This second lead doesn’t presume knowledge. Instead, it makes the stakes of the paper immediately apparent to the more general reader. Taking this broader approach is pivotal to maintaining an optimal sales/research balance. At the sales end, it engages a wider readership who may purchase your product. And on the research side, it provides quality reporting, which is what readers want.
Tip 2: Tie the paper to something topical
OK, mine monitoring … As I learned the fundamentals of this process, I considered how I’d take the client’s prompt – “a white paper that reveals the benefits of equipment monitoring for industries like mining and oil sands” – and turn it into 3,000 words. My first thought was that I could enumerate the benefits of equipment monitoring for mining in a long-form “Top 10” list. Many white papers I’ve read do exactly that.
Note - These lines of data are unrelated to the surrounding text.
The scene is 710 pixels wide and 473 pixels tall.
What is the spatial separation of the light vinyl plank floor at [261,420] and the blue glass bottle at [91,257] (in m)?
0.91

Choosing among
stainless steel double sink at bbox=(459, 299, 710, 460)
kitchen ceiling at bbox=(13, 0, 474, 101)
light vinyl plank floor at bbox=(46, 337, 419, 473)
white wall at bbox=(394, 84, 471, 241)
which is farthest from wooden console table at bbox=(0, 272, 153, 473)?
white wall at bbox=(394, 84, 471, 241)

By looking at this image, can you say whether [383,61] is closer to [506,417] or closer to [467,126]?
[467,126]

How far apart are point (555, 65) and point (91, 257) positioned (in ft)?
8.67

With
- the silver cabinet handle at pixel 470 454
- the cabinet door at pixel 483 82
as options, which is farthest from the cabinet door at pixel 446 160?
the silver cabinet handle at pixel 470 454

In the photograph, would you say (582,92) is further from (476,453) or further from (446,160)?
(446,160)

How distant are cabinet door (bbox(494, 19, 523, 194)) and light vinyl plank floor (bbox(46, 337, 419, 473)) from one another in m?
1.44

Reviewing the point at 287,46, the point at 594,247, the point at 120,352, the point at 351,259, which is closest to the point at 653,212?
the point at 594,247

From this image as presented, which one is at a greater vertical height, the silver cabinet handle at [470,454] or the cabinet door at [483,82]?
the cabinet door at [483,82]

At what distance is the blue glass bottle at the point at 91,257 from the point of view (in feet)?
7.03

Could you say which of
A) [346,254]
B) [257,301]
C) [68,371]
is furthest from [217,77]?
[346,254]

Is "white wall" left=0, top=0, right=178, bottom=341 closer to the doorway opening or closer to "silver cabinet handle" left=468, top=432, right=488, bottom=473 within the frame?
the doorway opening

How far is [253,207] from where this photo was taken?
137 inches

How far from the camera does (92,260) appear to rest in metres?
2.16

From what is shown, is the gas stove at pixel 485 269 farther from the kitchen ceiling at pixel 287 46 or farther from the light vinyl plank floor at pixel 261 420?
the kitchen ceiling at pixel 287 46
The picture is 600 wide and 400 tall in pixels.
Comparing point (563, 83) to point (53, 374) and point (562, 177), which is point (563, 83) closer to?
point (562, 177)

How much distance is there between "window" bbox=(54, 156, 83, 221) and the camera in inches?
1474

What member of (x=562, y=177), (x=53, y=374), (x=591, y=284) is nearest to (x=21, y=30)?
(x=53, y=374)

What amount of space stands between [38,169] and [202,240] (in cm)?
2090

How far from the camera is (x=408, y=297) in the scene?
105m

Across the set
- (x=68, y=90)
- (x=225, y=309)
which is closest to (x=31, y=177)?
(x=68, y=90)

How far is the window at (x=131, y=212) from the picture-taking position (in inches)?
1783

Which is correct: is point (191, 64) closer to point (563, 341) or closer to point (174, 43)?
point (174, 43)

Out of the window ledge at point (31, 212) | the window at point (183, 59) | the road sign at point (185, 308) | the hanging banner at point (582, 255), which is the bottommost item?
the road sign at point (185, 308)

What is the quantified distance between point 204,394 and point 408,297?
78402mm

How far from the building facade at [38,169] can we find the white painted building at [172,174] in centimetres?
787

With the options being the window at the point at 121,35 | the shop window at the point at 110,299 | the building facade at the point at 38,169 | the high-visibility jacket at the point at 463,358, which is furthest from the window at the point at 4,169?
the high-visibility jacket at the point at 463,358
But midway through my research on mining operations monitoring, I ran across a story that was familiar to me: The saga of the 33 Chilean miners who survived for 69 days after a copper mine collapse at 2,300 feet underground. It was a story I’d followed with rapt attention when it happened in 2010. Now, several years later, I found myself looking at the same story, but with a new set of eyes: As it turns out, monitoring technology had a place in the narrative.
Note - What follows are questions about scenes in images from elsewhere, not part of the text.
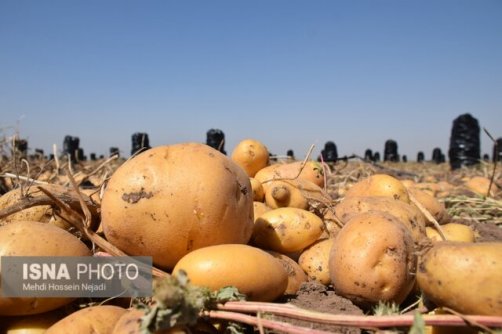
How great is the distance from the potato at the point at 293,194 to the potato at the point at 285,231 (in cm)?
37

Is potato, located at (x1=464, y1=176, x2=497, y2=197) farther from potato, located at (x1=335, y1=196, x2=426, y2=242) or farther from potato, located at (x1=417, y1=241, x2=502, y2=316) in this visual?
potato, located at (x1=417, y1=241, x2=502, y2=316)

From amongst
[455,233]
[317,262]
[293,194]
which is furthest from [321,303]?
[455,233]

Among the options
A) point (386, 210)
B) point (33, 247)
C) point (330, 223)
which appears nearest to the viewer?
point (33, 247)

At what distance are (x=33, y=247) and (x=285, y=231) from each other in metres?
1.26

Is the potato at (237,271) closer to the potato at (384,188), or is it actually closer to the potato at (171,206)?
the potato at (171,206)

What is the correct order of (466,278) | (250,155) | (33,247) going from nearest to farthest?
(466,278) → (33,247) → (250,155)

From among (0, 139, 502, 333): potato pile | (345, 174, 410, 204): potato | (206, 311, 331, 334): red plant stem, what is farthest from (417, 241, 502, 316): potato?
(345, 174, 410, 204): potato

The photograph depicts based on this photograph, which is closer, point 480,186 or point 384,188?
point 384,188

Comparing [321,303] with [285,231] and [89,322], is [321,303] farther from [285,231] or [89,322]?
[89,322]

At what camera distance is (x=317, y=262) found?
7.25 feet

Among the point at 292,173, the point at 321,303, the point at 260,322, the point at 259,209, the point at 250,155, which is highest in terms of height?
the point at 250,155

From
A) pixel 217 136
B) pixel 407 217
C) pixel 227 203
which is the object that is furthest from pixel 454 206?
pixel 217 136

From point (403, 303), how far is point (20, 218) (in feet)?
6.72

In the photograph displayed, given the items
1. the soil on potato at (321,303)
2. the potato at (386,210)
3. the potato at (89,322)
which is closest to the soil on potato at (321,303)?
→ the soil on potato at (321,303)
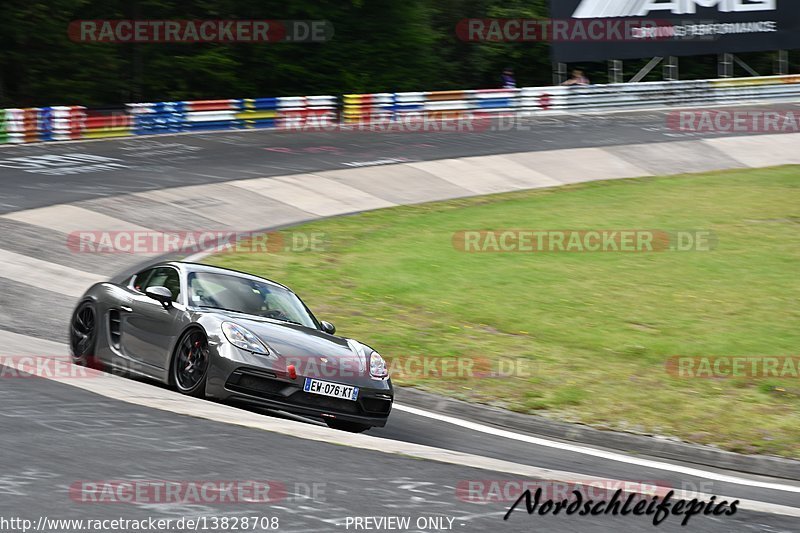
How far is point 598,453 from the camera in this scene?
859cm

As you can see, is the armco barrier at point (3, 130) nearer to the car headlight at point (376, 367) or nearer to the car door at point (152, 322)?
the car door at point (152, 322)

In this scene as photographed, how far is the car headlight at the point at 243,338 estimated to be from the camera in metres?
8.31

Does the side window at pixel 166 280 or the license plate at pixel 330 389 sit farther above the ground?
the side window at pixel 166 280

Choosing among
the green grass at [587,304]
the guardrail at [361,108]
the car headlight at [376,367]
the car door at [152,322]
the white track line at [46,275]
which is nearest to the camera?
the car headlight at [376,367]

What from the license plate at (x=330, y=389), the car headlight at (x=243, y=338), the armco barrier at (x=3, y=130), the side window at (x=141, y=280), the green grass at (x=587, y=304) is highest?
the armco barrier at (x=3, y=130)

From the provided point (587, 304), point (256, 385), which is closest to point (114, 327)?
point (256, 385)

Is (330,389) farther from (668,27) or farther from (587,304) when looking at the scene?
(668,27)

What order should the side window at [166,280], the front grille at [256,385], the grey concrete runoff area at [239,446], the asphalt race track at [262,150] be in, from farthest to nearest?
the asphalt race track at [262,150] < the side window at [166,280] < the front grille at [256,385] < the grey concrete runoff area at [239,446]

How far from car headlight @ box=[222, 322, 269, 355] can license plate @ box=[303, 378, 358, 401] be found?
16.6 inches

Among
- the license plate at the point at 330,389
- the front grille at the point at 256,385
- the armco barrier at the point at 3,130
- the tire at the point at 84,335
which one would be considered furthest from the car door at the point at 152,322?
the armco barrier at the point at 3,130

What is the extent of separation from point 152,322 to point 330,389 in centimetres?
189

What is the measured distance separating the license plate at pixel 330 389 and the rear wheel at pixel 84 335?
2.63 meters

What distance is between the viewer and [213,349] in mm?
8336

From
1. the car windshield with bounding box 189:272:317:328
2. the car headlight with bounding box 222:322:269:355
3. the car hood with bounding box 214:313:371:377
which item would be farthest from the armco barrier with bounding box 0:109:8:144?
the car headlight with bounding box 222:322:269:355
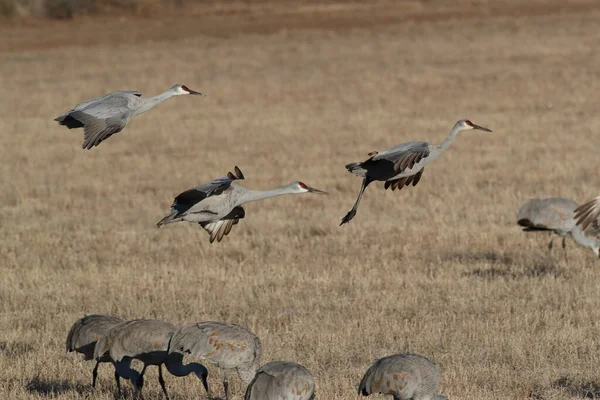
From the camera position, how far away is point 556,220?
39.5 ft

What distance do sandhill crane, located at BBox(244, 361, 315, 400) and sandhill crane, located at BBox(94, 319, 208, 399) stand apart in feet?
2.72

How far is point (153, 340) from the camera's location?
7422 mm

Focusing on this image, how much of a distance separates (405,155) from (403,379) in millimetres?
1424

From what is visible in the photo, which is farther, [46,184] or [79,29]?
[79,29]

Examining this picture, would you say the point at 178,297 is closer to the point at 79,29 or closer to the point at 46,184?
the point at 46,184

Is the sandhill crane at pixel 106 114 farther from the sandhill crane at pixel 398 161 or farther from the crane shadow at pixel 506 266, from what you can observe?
the crane shadow at pixel 506 266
The reason the story was back in the headlines was because The New Yorker had published an in-depth account of the disaster. Using that story as my base, I began learning everything I could about this specific mine collapse. I learned about Chile’s status as a huge exporter of copper, responsible for one third of the world’s output. I read about how copper mining in the country had often come at the expense of miner safety, leading to many underground accidents over the years. And finally, I learned about the company behind the 2010 mine collapse — how, despite a history of preventable accidents in its mines, it had failed to install monitoring equipment that would have tracked underground conditions.
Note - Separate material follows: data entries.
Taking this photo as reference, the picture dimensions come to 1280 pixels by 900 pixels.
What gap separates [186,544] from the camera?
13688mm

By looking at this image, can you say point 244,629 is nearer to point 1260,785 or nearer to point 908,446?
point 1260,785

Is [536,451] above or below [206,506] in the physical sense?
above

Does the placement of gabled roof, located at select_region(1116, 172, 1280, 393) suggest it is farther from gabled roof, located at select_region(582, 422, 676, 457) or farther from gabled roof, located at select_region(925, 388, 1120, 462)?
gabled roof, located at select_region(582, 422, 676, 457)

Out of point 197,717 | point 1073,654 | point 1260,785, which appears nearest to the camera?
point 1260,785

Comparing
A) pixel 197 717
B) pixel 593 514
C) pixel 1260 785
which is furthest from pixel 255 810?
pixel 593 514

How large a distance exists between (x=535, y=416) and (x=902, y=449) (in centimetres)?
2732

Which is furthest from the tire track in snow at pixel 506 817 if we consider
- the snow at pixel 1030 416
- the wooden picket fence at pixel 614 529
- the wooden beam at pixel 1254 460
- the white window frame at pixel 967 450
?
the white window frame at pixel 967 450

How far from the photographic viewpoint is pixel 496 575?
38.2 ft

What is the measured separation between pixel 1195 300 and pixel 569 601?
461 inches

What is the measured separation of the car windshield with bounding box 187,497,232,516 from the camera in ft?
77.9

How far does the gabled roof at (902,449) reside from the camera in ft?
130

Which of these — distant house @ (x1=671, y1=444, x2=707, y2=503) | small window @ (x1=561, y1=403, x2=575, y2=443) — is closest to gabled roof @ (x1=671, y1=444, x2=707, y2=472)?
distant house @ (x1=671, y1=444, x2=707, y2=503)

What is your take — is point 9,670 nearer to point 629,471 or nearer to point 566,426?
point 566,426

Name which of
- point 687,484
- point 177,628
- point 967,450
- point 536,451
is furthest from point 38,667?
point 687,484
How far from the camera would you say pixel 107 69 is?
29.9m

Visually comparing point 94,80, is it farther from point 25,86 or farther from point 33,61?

This was the link that tied the story of the 69 miners to the focus of my client. From there, I produced a white paper that used the narrative of the mine collapse to concretely illustrate the indispensable value of equipment monitoring in the practice of mining. Topical coverage like is perfect for the reporting/marketing balance, catering to the interests of the more general reader while also highlighting timely application for a product or service.
Tip 3: Keep it brief
Consistent with the tip, I’m going to keep this description brief. What’s important to keep in mind here is that although a white paper is categorically longer than other content marketing material, it’s also not an invitation to publish a massive tome. From both a marketing and reporting standpoint, keeping things short and sweet is the way to go.
Use your word count to tell a story that make people care
Between keeping the general reader in mind, tying the paper to relevant events, and maintaining clarity and concision throughout, you’ll be able to produce a document that will work as a marketing asset and an education tool. When you pull both of these threads through your writing, you’ll create something that people actually want to read, not just because it has stats or product specs, but because it tells a story they’ll care about. That’s how you produce effective white papers, and that’s how you generate leads with content.